┌─ Document extract
The House voted with bipartisan, overwhelming fashion on Wednesday to pass a bill that could lead to a nationwide ban against TikTok, a major challenge to one of the world’s most popular social media apps.

The bill would prohibit TikTok from US app stores unless the social media platform — used by roughly 170 million Americans — is spun off from its Chinese parent company, ByteDance. It’s not yet clear what the future of the bill will be in the Senate.

The House vote was 352 to 65, with 50 Democrats and 15 Republicans voting in opposition.

Lawmakers supportive of the bill have argued TikTok poses a national security threat because the Chinese government could use its intelligence laws against ByteDance, forcing it to hand over the data of US app users.

The push to pass the bill came up against headwinds from several different political directions: former President Donald Trump, who was once a proponent of banning the platform, has since equivocated on his position, while Democrats are facing pressure from young progressives among whom TikTok remains a preferred social media platform.

TikTok creators and Beijing have responded angrily to the upcoming vote, with China’s foreign ministry calling it an “act of bullying.”

In a rare show of bipartisanship, the measure advanced unanimously out of the powerful House Energy and Commerce Committee, and President Joe Biden has said he would sign the bill if it makes it to his desk.
└─
┌─ Given entries
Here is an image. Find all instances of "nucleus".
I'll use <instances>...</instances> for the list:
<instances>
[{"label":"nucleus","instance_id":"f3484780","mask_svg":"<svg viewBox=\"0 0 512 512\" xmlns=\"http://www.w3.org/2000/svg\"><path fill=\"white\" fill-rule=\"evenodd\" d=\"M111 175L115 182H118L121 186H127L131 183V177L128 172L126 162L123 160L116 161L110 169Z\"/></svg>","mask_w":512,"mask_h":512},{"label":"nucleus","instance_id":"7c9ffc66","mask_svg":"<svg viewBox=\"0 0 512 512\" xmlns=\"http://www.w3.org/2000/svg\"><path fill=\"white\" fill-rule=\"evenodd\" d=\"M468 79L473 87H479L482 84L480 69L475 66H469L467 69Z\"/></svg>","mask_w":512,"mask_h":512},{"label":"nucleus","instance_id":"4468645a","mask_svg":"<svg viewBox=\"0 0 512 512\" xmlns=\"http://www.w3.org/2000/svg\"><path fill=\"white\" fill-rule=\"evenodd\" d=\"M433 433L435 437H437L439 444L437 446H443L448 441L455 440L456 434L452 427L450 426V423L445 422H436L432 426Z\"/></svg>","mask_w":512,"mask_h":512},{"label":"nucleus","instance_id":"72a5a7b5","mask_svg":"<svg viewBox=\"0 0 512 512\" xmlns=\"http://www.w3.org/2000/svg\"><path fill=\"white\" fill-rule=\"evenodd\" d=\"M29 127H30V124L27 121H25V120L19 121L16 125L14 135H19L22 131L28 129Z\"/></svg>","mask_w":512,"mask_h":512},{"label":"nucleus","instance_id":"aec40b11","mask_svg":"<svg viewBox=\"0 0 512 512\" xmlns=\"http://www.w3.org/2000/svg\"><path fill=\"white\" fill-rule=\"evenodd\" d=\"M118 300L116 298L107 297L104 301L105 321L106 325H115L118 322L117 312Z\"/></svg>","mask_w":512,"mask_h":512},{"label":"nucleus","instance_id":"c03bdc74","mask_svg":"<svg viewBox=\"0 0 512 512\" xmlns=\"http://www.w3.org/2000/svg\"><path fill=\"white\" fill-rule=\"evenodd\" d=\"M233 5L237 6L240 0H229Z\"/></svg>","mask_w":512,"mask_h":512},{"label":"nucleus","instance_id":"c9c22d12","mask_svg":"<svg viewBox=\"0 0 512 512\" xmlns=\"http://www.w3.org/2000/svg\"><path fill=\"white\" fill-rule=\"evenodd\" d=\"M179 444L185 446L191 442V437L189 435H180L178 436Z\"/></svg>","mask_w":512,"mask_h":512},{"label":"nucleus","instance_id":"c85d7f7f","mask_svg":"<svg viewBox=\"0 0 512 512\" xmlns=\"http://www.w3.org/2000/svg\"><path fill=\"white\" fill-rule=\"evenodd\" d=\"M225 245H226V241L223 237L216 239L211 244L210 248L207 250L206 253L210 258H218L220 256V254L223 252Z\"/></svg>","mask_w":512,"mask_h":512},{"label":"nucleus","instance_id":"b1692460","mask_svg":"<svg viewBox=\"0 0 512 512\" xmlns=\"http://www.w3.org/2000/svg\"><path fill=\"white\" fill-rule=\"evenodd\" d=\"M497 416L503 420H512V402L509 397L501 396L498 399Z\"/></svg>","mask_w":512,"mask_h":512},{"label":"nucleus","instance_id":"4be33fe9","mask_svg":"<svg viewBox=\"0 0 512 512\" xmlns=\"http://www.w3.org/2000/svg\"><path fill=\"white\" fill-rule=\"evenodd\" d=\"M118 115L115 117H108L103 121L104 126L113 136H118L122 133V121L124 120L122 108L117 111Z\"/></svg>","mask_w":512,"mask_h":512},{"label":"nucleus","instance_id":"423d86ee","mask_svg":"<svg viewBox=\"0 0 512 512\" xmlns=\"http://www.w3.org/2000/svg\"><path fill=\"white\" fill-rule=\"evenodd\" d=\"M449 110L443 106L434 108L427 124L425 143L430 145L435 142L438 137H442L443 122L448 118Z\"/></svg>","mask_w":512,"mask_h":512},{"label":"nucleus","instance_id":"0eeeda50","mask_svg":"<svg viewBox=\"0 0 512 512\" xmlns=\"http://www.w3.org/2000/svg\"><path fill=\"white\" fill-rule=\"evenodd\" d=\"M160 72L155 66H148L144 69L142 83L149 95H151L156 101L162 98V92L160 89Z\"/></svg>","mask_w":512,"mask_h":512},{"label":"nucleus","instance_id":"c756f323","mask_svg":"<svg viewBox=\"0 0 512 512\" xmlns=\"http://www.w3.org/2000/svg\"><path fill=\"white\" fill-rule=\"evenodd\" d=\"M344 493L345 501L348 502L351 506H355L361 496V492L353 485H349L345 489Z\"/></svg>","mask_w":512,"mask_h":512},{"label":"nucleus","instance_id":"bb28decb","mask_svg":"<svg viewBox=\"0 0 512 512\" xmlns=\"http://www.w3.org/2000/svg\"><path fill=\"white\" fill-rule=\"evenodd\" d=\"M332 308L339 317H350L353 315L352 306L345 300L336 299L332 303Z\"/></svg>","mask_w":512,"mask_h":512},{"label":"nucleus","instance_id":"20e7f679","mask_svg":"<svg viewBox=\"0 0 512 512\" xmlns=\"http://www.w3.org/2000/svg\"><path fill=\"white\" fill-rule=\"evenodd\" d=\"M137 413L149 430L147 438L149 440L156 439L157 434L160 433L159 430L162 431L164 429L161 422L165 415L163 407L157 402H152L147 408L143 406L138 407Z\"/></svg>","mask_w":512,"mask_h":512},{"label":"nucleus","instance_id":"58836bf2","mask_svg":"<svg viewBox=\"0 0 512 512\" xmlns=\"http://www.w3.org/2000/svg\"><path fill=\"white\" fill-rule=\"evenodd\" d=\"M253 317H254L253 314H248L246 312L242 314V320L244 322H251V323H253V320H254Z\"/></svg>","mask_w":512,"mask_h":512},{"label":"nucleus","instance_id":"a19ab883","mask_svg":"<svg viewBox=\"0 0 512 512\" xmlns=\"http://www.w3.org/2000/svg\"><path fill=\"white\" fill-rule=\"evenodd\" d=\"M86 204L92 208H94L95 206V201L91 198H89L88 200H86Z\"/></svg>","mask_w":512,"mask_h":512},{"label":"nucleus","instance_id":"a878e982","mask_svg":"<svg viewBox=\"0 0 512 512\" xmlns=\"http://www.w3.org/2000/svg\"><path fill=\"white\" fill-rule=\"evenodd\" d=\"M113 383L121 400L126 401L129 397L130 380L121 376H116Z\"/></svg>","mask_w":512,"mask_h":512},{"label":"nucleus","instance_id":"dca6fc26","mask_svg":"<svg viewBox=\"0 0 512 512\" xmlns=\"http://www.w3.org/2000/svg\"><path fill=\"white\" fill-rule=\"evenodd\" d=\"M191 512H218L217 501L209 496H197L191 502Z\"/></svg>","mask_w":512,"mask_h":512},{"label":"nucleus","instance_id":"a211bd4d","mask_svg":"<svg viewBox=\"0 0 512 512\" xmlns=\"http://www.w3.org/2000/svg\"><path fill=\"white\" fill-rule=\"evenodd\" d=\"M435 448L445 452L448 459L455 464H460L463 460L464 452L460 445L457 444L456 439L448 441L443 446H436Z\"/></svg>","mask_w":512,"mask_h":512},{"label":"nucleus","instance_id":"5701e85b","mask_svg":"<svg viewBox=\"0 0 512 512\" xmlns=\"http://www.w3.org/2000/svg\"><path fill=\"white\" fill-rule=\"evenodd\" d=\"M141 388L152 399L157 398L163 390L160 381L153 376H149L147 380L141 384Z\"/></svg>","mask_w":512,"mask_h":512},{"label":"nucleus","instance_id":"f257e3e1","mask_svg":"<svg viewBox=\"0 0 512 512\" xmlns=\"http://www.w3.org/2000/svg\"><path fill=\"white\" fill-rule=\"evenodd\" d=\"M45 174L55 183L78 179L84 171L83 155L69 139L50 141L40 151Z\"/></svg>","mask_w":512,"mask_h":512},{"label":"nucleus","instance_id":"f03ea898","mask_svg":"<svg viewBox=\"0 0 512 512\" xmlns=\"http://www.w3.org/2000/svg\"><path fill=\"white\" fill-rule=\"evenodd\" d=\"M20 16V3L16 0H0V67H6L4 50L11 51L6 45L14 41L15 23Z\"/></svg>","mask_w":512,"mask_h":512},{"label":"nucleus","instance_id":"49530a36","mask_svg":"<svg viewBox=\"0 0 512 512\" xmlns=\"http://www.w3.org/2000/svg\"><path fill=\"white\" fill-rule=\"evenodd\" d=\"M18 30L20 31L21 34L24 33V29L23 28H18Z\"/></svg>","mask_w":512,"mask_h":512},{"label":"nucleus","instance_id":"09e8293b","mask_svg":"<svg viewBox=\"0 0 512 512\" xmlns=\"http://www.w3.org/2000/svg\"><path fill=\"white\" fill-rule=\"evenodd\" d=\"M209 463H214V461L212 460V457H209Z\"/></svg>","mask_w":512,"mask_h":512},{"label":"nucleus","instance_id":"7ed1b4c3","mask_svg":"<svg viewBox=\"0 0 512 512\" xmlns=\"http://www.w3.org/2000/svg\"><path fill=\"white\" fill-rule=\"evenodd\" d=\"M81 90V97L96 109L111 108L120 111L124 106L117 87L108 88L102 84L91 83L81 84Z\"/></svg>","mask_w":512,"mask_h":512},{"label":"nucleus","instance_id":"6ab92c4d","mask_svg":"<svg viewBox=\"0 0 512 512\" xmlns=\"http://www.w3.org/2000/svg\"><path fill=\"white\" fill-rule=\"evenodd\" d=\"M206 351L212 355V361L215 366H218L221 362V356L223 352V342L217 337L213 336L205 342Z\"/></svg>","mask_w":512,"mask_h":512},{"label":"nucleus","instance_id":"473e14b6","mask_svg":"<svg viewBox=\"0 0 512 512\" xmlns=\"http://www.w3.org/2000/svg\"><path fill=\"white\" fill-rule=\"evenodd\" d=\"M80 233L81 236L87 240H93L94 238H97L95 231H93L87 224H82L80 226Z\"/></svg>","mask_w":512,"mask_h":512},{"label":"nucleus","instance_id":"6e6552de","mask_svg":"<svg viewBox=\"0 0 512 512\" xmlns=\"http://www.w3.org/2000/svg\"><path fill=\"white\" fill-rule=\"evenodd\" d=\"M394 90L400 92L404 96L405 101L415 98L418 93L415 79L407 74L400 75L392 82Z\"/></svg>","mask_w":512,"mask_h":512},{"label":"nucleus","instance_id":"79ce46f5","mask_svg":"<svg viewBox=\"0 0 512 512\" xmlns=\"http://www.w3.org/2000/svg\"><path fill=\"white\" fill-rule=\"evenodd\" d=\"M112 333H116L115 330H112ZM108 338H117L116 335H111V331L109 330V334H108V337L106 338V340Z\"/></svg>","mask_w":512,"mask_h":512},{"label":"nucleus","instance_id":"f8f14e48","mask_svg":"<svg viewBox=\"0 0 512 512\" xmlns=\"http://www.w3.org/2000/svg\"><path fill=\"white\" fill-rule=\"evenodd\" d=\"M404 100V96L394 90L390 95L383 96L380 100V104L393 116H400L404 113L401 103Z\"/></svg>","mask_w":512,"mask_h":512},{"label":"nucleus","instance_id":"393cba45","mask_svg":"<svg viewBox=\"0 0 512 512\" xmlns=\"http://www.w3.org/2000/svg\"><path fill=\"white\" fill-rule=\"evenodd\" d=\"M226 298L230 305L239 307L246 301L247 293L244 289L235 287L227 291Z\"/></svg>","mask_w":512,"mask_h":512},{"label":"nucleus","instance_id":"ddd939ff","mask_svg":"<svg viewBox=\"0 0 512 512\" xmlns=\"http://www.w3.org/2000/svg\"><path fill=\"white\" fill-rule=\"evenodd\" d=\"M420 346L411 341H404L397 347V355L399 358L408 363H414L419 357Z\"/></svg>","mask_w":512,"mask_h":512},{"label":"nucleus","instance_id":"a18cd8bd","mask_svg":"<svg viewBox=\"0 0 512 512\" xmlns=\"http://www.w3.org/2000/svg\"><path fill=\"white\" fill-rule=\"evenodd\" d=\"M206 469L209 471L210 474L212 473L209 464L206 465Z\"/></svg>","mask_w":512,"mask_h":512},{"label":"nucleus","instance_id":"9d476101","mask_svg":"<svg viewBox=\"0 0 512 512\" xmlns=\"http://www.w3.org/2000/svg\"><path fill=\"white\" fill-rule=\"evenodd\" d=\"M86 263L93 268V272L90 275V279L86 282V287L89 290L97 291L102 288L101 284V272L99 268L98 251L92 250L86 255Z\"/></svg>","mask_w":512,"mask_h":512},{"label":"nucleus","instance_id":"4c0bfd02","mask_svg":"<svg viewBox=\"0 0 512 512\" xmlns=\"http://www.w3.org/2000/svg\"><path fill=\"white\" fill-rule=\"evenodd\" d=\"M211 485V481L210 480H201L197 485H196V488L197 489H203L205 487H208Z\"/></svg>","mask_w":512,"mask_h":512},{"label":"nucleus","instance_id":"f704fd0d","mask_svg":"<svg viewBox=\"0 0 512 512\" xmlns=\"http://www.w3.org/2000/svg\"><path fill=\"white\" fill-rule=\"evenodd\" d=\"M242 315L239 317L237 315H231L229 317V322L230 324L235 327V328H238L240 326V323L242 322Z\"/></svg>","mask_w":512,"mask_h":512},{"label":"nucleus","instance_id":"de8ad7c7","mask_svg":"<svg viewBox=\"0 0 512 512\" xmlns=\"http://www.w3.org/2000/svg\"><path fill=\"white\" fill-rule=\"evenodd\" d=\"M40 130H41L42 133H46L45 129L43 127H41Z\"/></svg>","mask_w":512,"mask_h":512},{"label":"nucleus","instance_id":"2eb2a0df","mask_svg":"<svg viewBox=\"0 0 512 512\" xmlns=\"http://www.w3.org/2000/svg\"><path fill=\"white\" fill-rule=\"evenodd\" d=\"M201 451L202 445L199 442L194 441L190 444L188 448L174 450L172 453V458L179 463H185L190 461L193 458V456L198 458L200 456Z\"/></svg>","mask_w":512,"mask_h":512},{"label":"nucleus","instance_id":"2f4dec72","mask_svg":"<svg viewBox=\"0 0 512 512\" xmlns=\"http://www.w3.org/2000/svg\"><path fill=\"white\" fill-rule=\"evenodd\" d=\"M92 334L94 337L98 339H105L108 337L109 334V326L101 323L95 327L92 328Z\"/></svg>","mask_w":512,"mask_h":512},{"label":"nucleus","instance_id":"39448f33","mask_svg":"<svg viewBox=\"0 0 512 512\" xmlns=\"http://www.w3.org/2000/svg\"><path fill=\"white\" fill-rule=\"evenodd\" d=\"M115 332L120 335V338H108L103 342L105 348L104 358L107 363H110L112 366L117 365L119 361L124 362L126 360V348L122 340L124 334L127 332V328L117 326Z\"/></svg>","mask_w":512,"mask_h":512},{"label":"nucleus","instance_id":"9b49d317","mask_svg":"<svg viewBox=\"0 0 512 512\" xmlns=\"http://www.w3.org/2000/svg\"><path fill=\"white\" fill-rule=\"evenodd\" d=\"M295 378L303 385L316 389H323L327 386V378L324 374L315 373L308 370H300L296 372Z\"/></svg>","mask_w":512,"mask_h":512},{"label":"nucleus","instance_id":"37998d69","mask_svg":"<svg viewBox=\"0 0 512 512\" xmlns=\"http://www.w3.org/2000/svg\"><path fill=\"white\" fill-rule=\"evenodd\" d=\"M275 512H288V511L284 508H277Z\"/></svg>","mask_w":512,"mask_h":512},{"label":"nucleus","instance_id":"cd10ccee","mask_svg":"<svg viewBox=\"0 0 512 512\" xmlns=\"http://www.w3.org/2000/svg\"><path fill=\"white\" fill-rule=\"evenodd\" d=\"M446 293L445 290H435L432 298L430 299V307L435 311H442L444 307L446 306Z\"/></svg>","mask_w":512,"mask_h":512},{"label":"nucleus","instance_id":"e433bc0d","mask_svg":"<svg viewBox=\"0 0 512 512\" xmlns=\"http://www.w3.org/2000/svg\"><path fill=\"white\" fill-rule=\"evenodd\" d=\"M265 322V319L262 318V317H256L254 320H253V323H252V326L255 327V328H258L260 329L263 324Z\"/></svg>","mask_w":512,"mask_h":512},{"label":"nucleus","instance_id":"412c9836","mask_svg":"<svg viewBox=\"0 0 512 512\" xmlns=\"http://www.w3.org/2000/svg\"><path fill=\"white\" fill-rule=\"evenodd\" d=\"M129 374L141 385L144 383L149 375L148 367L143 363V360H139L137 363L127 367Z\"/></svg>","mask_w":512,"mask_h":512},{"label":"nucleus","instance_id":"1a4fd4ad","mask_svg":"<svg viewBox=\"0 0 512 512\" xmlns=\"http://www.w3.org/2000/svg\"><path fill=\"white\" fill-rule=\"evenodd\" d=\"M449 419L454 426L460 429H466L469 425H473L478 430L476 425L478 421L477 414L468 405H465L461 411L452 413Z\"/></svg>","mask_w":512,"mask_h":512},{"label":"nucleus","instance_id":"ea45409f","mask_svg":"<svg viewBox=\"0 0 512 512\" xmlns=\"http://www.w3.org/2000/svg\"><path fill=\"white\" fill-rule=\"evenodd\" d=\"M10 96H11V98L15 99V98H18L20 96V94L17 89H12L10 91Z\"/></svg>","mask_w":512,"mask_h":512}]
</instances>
└─
Work item: What numbers does the text about the House TikTok vote contain? List each one with what it counts.

Solution to this problem:
- 170 million: the approximate number of Americans who use TikTok
- 352: House votes in favor of the bill
- 65: House votes against the bill
- 50: Democrats who voted in opposition
- 15: Republicans who voted in opposition